Görev yönergesi => Sayfa metnindeki “Uzlaşma gerginlikle değil sakin kafayla ulaşılabilecek bir ortam.” cümlesini İngilizceye çevirin.

==== Sayfa metni ====

Başbakanın şu meşhur “bir cümle bu işi halleder” yorumuyla (yeniden) alevlendirdiği başörtüsü tartışması değinmek istediğim noktalardan ilki. Hiç kuşku yok ki, başörtüsü konusunda bu tez ortaya atıldıktan sonra muhalefetten yükselen sesler barıştırıcı olmaktan ve çözüm önermekten çok uzaktı. Öte yandan, on yıllarca gerilere giden, hatta kimi yorumculara göre, kökleri Osmanlı modernleşmesine kadar dayanan bu sorunun bir cümle ile hallolmayacağını AKP yöneticileri bal gibi biliyorlardı. Bu konunun radikal bir tezle gündeme getirilmesi, kanımca, AKP’nin daha genel siyasî hedeflerini kollarken yakaladığını düşündüğü en uygun zamanla doğrudan ilişkili. Amacım bu zamanlamayı tartışmak değil. Bu zaten onlarca kez yapıldı. Ancak şunu vurgulamak gerekiyor: AKP meselenin özü ile ilgili bir tutum sergilememiştir.
AKP’ye yönelik kapatma davası, hekesin malumu olduğu üzere, laikliğe aykırı davranışlar ve “odak olma” meselesinden kaynaklanıyor. AKP’nin “toplumsal uzlaşma” başlığı altında sunduğu ve toplumun çoğunluğunun laiklikle bir sorunu olmadığı yolundaki teze yakından bakalım. Çoğunluğun böyle bir tehdit algılamaması tehdidin olmadığı anlamına gelir mi? Çoğunluk önemli bir parametre olsa bile, bu hiçbir tehdit yok anlamına gelmez. Zira tehdidin önemli bir ayağı, laikliğin bir fikir olarak, yani söylemsel olarak demokrasi-karşıtlığı olarak sunulması. Başbakanın (ve AKP yönetiminin) kapatılma konusuna verdiği ilk tepkilere bakalım. Söz gelimi, tam da laiklikle ilgili bir dava söz konusuyken verilen söylevlerde Kur’an’dan alıntılar yapmak, çeşitli örnekler vesilesi ile “bu da mı laikliğe aykırı?” gibi bir ton tutturmak, bir cenaze töreninde, ulvî bir edayla, Başsavcıya bu dünyaya kimsenin kazık çakmadığını, yani, bir tür fânî olduğumuzu hatırlatmak… Bu söylemlerin demokratik bir tavra yaslandığı düşünülebilir mi? Demokrasi bir uzlaşma rejimi olarak anılıyor. Uzlaşma gerginlikle değil sakin kafayla ulaşılabilecek bir ortam. Ortamı yukarıda anlattığım biçimde iyice gerdikten sonra yumuşatmak içtenlikli bir politik tutum sayılabilir mi? Ama AKP (ve başbakan) bunu hep yapıyor. Korkarım bazı yorumcuların öne sürdükleri tepki psikolojisi fikri ile açıklanmayacak kadar sık başvurulan bir yöntemle karşı karşıyayız.

==== Alıntılanan veriler ====

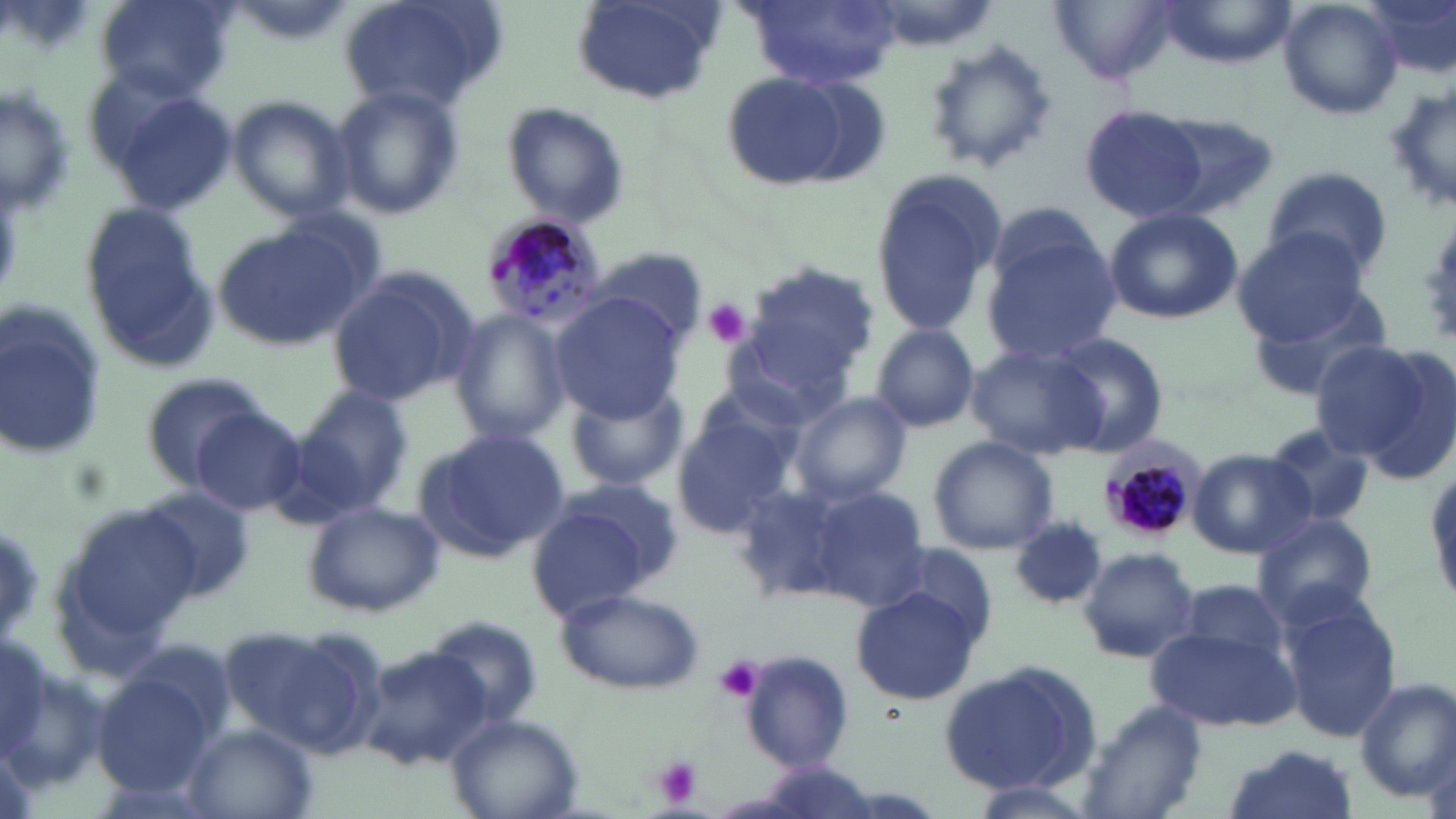 Approximate bounding boxes as [x1, y1, x2, y2] in pixels. Plasmodium malariae-infected red blood cell locations: [479, 213, 608, 331], [1098, 439, 1204, 546]. Uninfected red blood cell locations: [94, 0, 233, 100], [334, 0, 507, 117], [742, 0, 897, 89], [1160, 0, 1294, 66], [1276, 0, 1403, 120], [1366, 0, 1456, 85], [1052, 1, 1180, 84], [571, 2, 725, 108], [921, 39, 1059, 174], [720, 70, 881, 192], [1386, 80, 1456, 219], [96, 81, 237, 216], [1, 82, 75, 217], [330, 84, 465, 220], [228, 94, 355, 221], [1077, 102, 1212, 225], [503, 104, 629, 228], [1148, 113, 1282, 220], [1263, 164, 1392, 277], [869, 170, 1007, 339], [77, 200, 215, 369], [1104, 207, 1243, 324], [980, 214, 1122, 366], [207, 219, 371, 353], [1231, 228, 1369, 344], [590, 245, 711, 348], [743, 262, 880, 390], [326, 264, 479, 409], [1245, 284, 1395, 402], [549, 294, 687, 419], [0, 303, 107, 463], [449, 309, 572, 446], [871, 324, 980, 433], [1045, 332, 1171, 456], [1305, 338, 1444, 464], [966, 341, 1107, 461], [137, 370, 274, 484], [560, 380, 689, 492], [296, 385, 413, 510], [789, 392, 912, 505], [671, 405, 804, 540], [191, 408, 309, 515], [1262, 425, 1379, 529], [412, 430, 569, 562], [926, 436, 1059, 555], [1188, 449, 1316, 558], [803, 484, 929, 611], [137, 485, 259, 602], [527, 485, 681, 614], [301, 500, 447, 617], [59, 504, 209, 656], [1250, 512, 1380, 629], [1010, 519, 1107, 613], [1078, 547, 1201, 662], [1176, 577, 1294, 670], [850, 585, 984, 706], [555, 587, 704, 693], [1281, 597, 1402, 745], [423, 617, 546, 726], [232, 621, 386, 759], [1146, 624, 1301, 734], [361, 647, 492, 770], [736, 650, 854, 771], [938, 659, 1102, 796], [92, 669, 219, 798], [1353, 678, 1455, 803], [1076, 700, 1209, 819], [445, 712, 583, 819], [184, 724, 319, 818], [1220, 744, 1357, 819], [966, 780, 1100, 819]. Platelet locations: [704, 300, 752, 349], [713, 656, 764, 704], [650, 756, 703, 806]. Slide-level diagnosis: Plasmodium malariae. Thin blood smear. Light microscopy. Image is 1456×819 pixels. May-Grünwald-Giemsa stain. Single field of view. Captured at 1000x magnification.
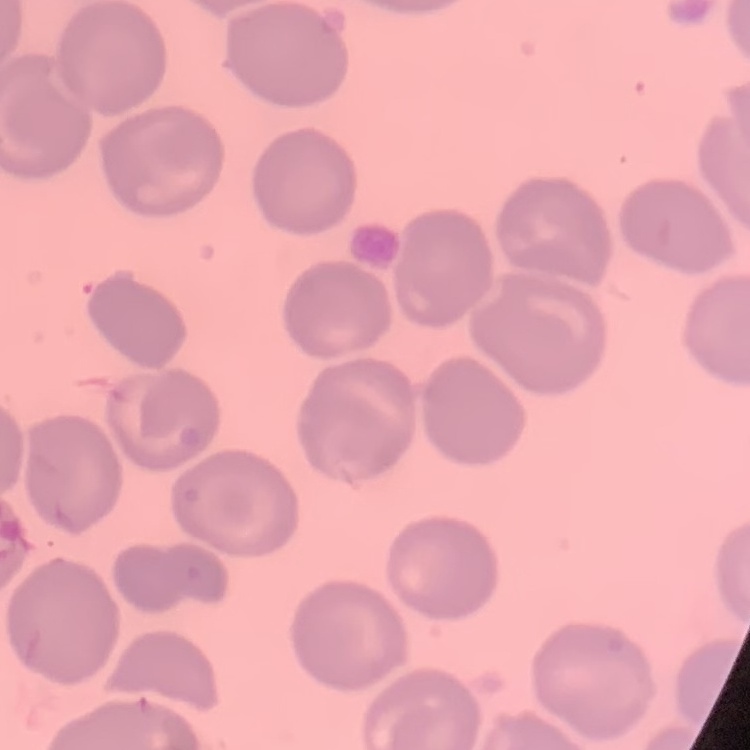
Summary:
  - Red blood cell morphology: no rouleaux formation
  - Stain: Field's or Giemsa
  - Preparation: thin blood film
  - Image type: one tile cut from a larger photomicrograph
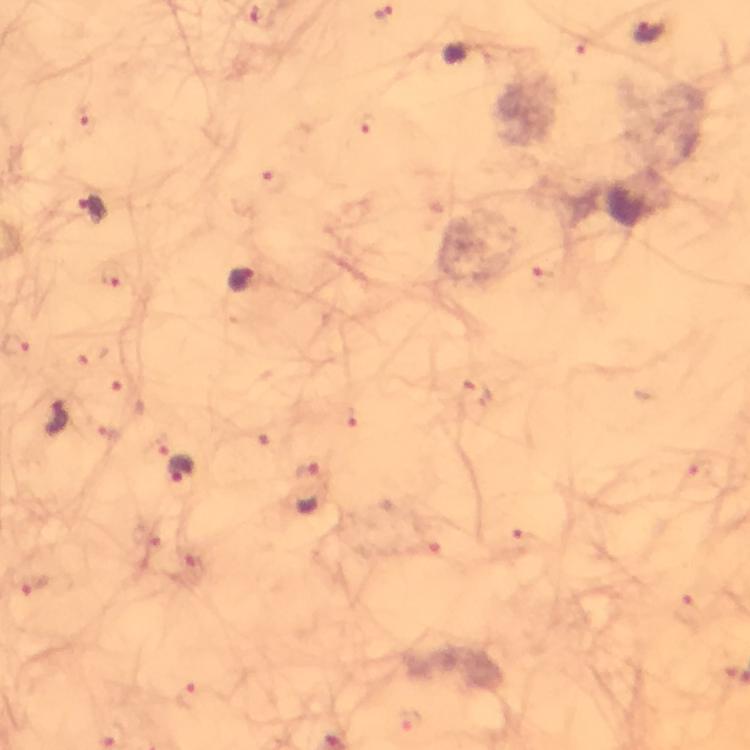
stain = Giemsa
context = from a malaria diagnostic workup
image size = 750×750 pixels
capture = smartphone mounted on the microscope
magnification = 100x
immersion oil = applied
Plasmodium parasite locations = approximate centers as (x, y) in pixels: (384, 12), (649, 32), (92, 208), (241, 283), (56, 419), (180, 471), (309, 489), (33, 586)
cropped from = one field of view
preparation = thick smear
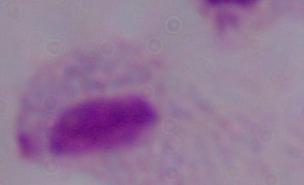
{
  "magnification": "1000x",
  "identification": "trichomonad",
  "modality": "micrograph"
}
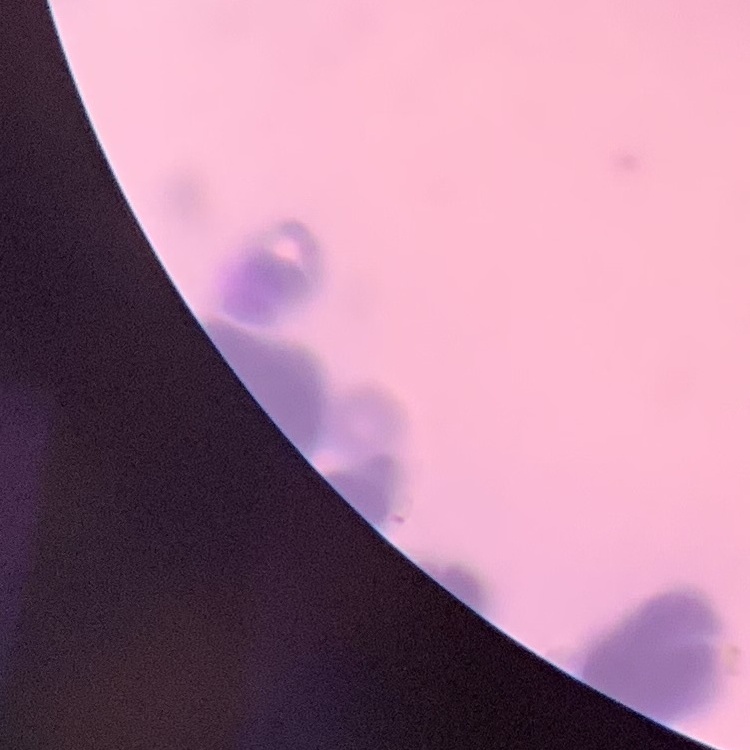
The erythrocytes show rouleaux formation. Thin peripheral smear. Square crop of a larger photomicrograph. Field's or Giemsa stain.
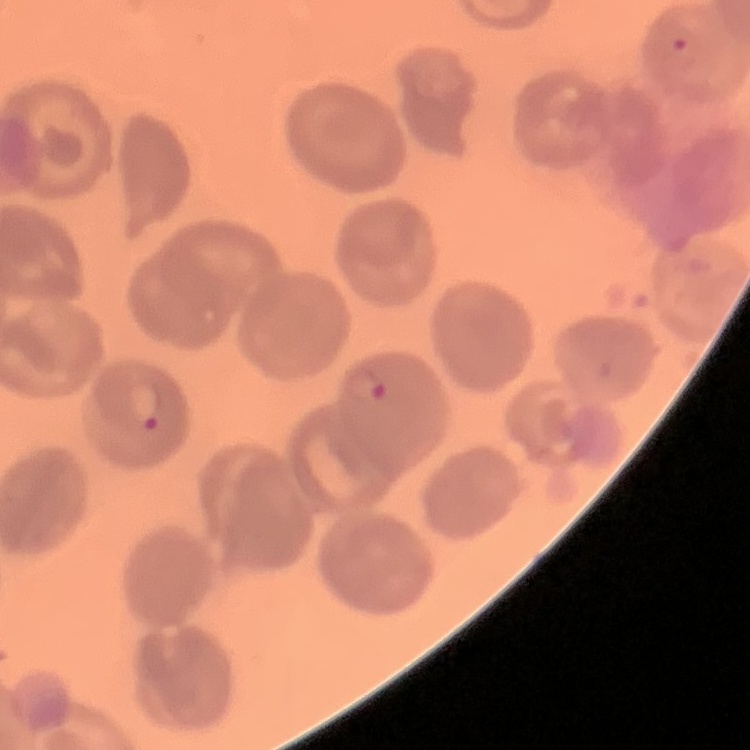
Summary:
  - Red blood cell morphology: no rouleaux formation
  - Stain: Field's or Giemsa
  - Preparation: thin peripheral smear
  - Image type: square crop of a larger photomicrograph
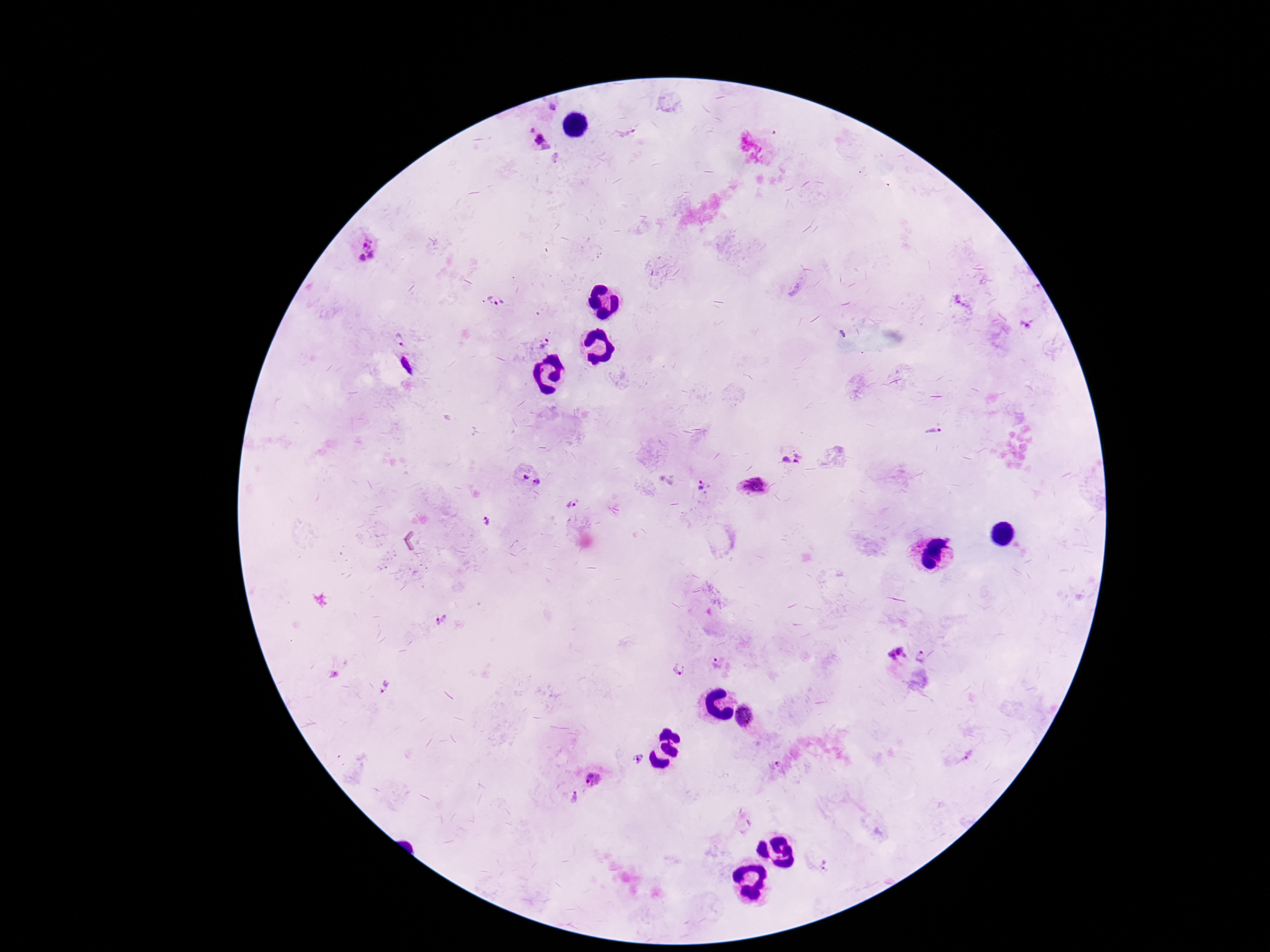 Approximate centers as {x, y} in pixels. Plasmodium parasite locations: {553, 108}, {532, 130}, {628, 135}, {539, 138}, {368, 243}, {371, 256}, {361, 258}, {489, 297}, {958, 299}, {502, 301}, {495, 303}, {1027, 325}, {398, 339}, {547, 340}, {542, 346}, {933, 431}, {798, 458}, {786, 460}, {527, 478}, {536, 482}, {700, 484}, {753, 487}, {572, 503}, {487, 521}, {440, 621}, {899, 650}, {893, 655}, {905, 655}, {920, 657}, {717, 664}, {678, 670}, {386, 687}, {744, 715}, {967, 757}, {638, 758}, {777, 763}, {593, 779}, {574, 798}, {825, 865}. One field from this slide. Patient malaria status: infected. Thick blood film. Image is 1270×952 pixels. Smartphone photograph taken through the microscope eyepiece. 100x magnification. Giemsa-stained preparation.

====

Yazılı yanıt => Consensus is an environment that can be reached not through tension but with a calm mind.